-- Opening Marker --

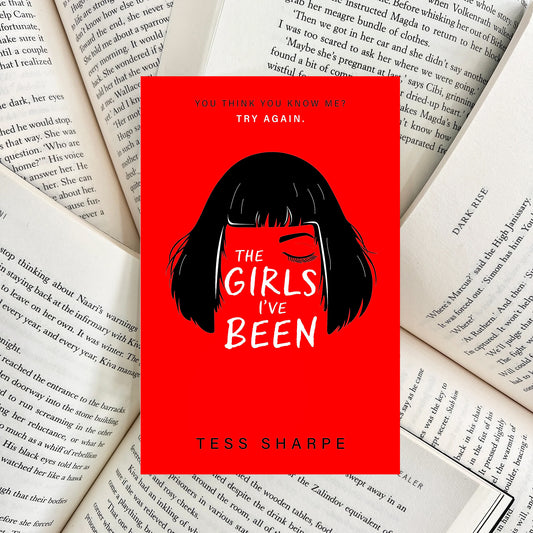 The Girls I've Been By Tess Sharpe (NEW)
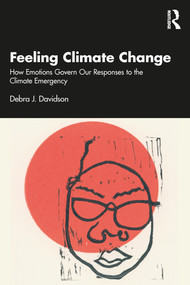 Feeling Climate Change (How Emotions Govern Our Responses to the Climate Emergency) by Debra J. Davidson, 9781032462769
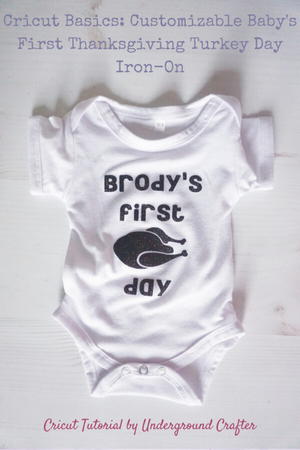 Customizable Baby’s First Thanksgiving Iron-On with Cricut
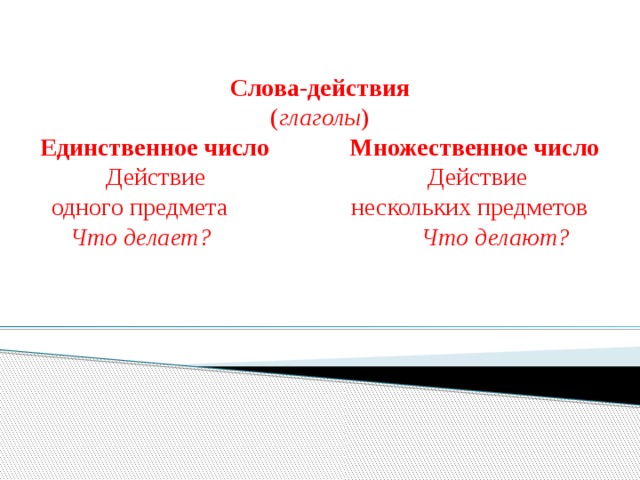 Слова-действия ( глаголы ) Единственное число Множественное число Действие Действие одного предмета нескольких предметов Что делает? Что делают?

-- Closing Marker --

Task description:
Leave every picture out and set down exactly the lines running from the one with "Feeling Climate Change" to the last line of the material above.

Reply to the task:
 Feeling Climate Change (How Emotions Govern Our Responses to the Climate Emergency) by Debra J. Davidson, 9781032462769
 Customizable Baby’s First Thanksgiving Iron-On with Cricut
 Слова-действия ( глаголы ) Единственное число Множественное число Действие Действие одного предмета нескольких предметов Что делает? Что делают?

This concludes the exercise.